明恵高弁は『選択本願念仏集』を読んで、「菩提心を撥去する過失」として法然聖人を罵詈雑言する根拠の一つが『摧邪輪』の、
- 次に称名を以て正行とし、所助とし、菩提心を以て助行とし、能助とすること、さらにその謂なし。もし好んで正助・能所を作らば、汝が言を翻して曰ふべし。謂く、菩提心は、是れ正行なり、所助なり、称名は、是れ助行なり、能助なり。謂く、往生の業は、菩提心を以て本とするが故に、一向に菩提心を熟せしめんがために、家を捨て欲を棄てて沙門と作り、専ら仏名を称するなり。謂く、菩提心は、是れ諸善の根本、万行の尊首なり。
- この故に顕密諸経論に、皆菩提心を嘆じて仏道の種子とす。その証拠、雲霞のごとし、毛挙に遑あらず。大日経に云く、「菩提心を因とし、大悲を根とし、方便を究竟とす」等と云云。(*)
とあるように『大日経』の「菩提心を因とし、大悲を根とし、方便を究竟とす」の文であった。明恵は、仏道の根基は菩提心であり、これを廃捨し専修念仏だけを勧進する法然は畜生である、悪魔であるとまで罵倒するのであった。
もっとも、法然聖人は
- 「菩提心は諸宗おのおのふかくこころえたりといへども、浄土宗のこころは浄土にむまれむと願ずるを菩提心といへり」(三部経大意)
と、浄土門では、浄土へ生まれようと願うことを菩提心というのであるとされておられた。
御開山と明恵は同い年であったが、この明恵の論難に対して、法然聖人が廃捨されたのは自力の菩提心であるとして、
- しかるに菩提心について二種あり。一つには竪、二つには横なり。(信巻 P.246)

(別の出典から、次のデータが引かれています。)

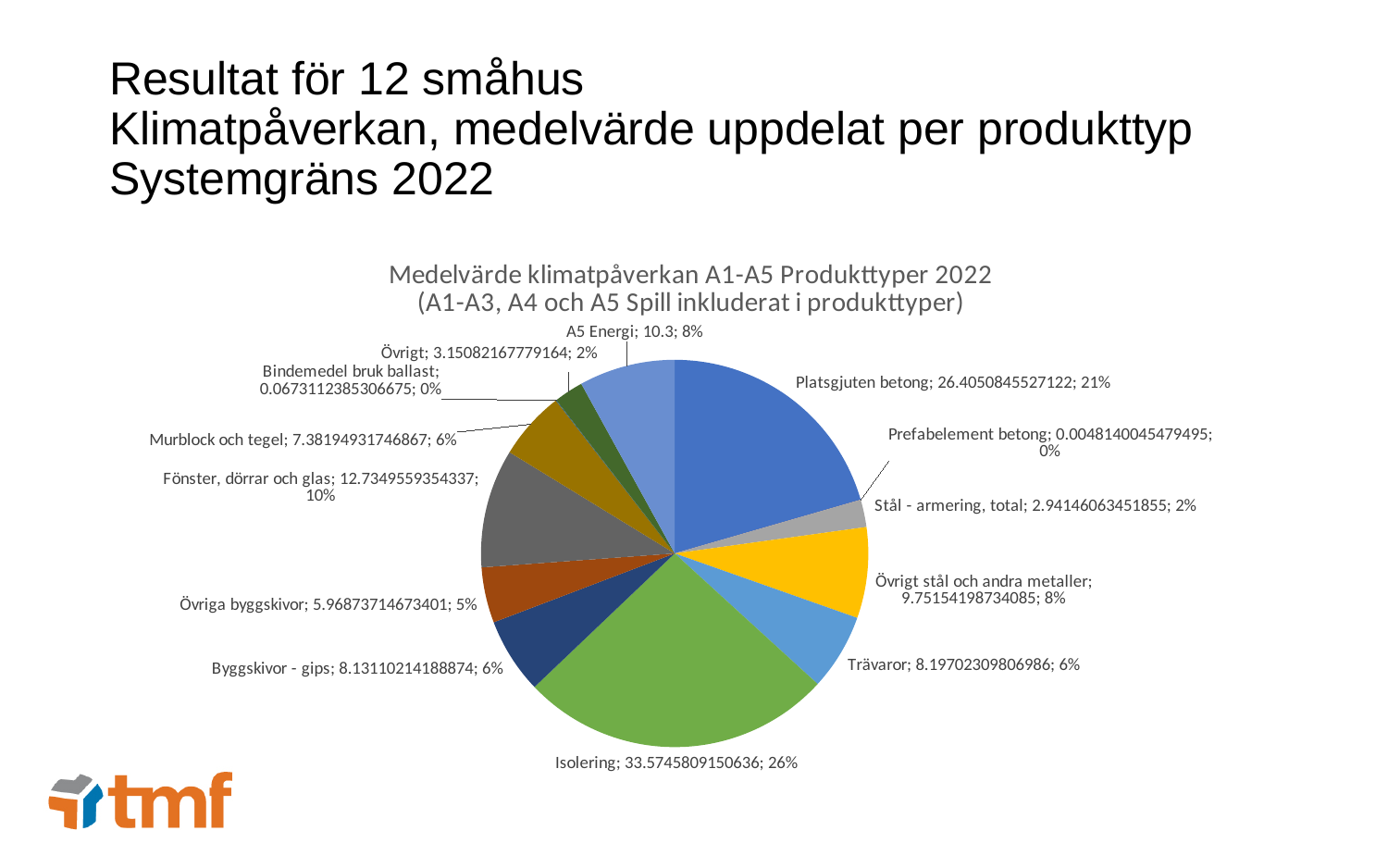
Which category has the largest share of the pie? Isolering What share of the pie does Platsgjuten betong account for? 21% What is the difference in percentage points between the shares of Isolering and Platsgjuten betong? 5% Which has a larger share: Trävaror or Övriga byggskivor? Trävaror How many categories (slices) does the pie chart have? 13 What is the value shown for A5 Energi? 10.3 What kind of chart is shown on the slide? pie chart What percentage is shown for Övrigt stål och andra metaller? 8% Which category has the smallest value in the pie chart? Prefabelement betong What percentage is shown for Fönster, dörrar och glas? 10% What is the first line of the chart's title? Medelvärde klimatpåverkan A1-A5 Produkttyper 2022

と、横超の他力の菩提心を顕されたのが「信巻」で展開される菩提心釈であった。
いわゆる『論註』の「願作仏心」「度衆生心」の菩提心であり、真実の菩提心は仏のさとりを得て後に展開される菩提心であるとされたのであろう。明恵は、自らが菩提心を起こせないことを述懐しているように、真実の菩提心を発すことは、この世に於いては不可能なのであった。『歎異抄』にあるように、
- 慈悲に聖道・浄土のかはりめあり。聖道の慈悲といふは、ものをあはれみ、かなしみ、はぐくむなり。しかれども、おもふがごとくたすけとぐること、きはめてありがたし。浄土の慈悲といふは、念仏して、いそぎ仏に成りて、大慈大悲心をもつて、おもふがごとく衆生を利益するをいふべきなり。今生に、いかにいとほし不便とおもふとも、存知のごとくたすけがたければ、この慈悲始終なし。 しかれば、念仏申すのみぞ、すゑとほりたる大慈悲心にて候ふべきと[云々] (歎異抄 P.833)
の、「念仏して、いそぎ仏に成りて」の横超の菩提心であった。